Pretty much as soon as she started high school, she asked me to move out. Thought she'd change her mind but no, she's stuck too it.
Thought I'd be in her room forever, so pleasantly surprised it stopped as soon as it started.
I secretly used to love sleeping with her, listening to her talking in her sleep grin

TheEmojiFormerlyKnownAsPrince Mon 12-Feb-18 08:33:44

I was 12 not 22!

Totally disagree with being strict. All that will happen is that the child in question has to cope with their fears, as well as dealing with the fear of not being able to talk about or feel safe to discuss it.

We tried strict. Wat a bloody nightmare. Made everything a 10000 times worse. Dd was beside herself

MincemeatTart Mon 12-Feb-18 08:37:41

I think at nine you can just take her back to her room and tell her to go back to sleep. Very firmly. The message being given is that she can’t do this and getting to sleep is something she needs support with. That makes it more stressful and fails to teach her she is able to manage her feelings. Night light if darkness is a problem.

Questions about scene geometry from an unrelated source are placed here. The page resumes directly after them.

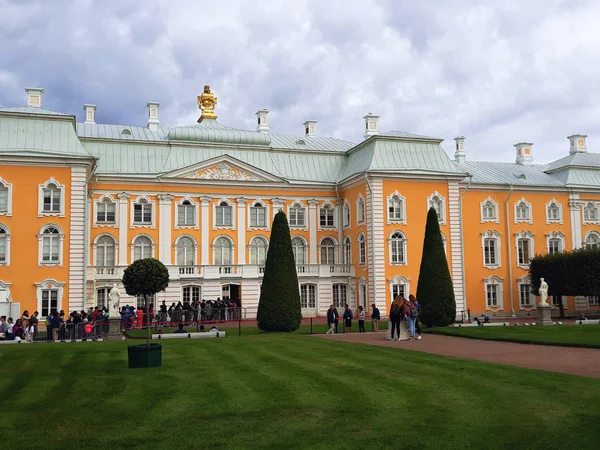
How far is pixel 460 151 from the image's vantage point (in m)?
58.0

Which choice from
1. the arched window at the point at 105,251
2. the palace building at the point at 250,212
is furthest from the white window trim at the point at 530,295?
the arched window at the point at 105,251

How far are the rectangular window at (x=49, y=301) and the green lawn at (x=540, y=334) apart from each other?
22.0 m

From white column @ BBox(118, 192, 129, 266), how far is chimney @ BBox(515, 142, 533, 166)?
116 feet

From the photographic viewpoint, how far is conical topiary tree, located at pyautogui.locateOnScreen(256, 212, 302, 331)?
102ft

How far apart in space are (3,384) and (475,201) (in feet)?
137

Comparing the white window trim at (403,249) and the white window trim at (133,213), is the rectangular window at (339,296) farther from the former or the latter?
the white window trim at (133,213)

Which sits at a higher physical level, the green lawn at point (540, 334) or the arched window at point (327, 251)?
the arched window at point (327, 251)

Jeffjefftyjeff Mon 12-Feb-18 08:45:20

We had this until ds got new bed and mattress. This was coincidence rather than a very expensive test solution! One end of his bed is loads of pillows and cushions, including one of those breastfeeding ‘v’ pillows, so it’s sort of like a little cocoon. His covers are now heavier than on old bed as he got colder so we layered up. His bed also now faces a different way (in to house rather than out window) which may make a difference. Who knows?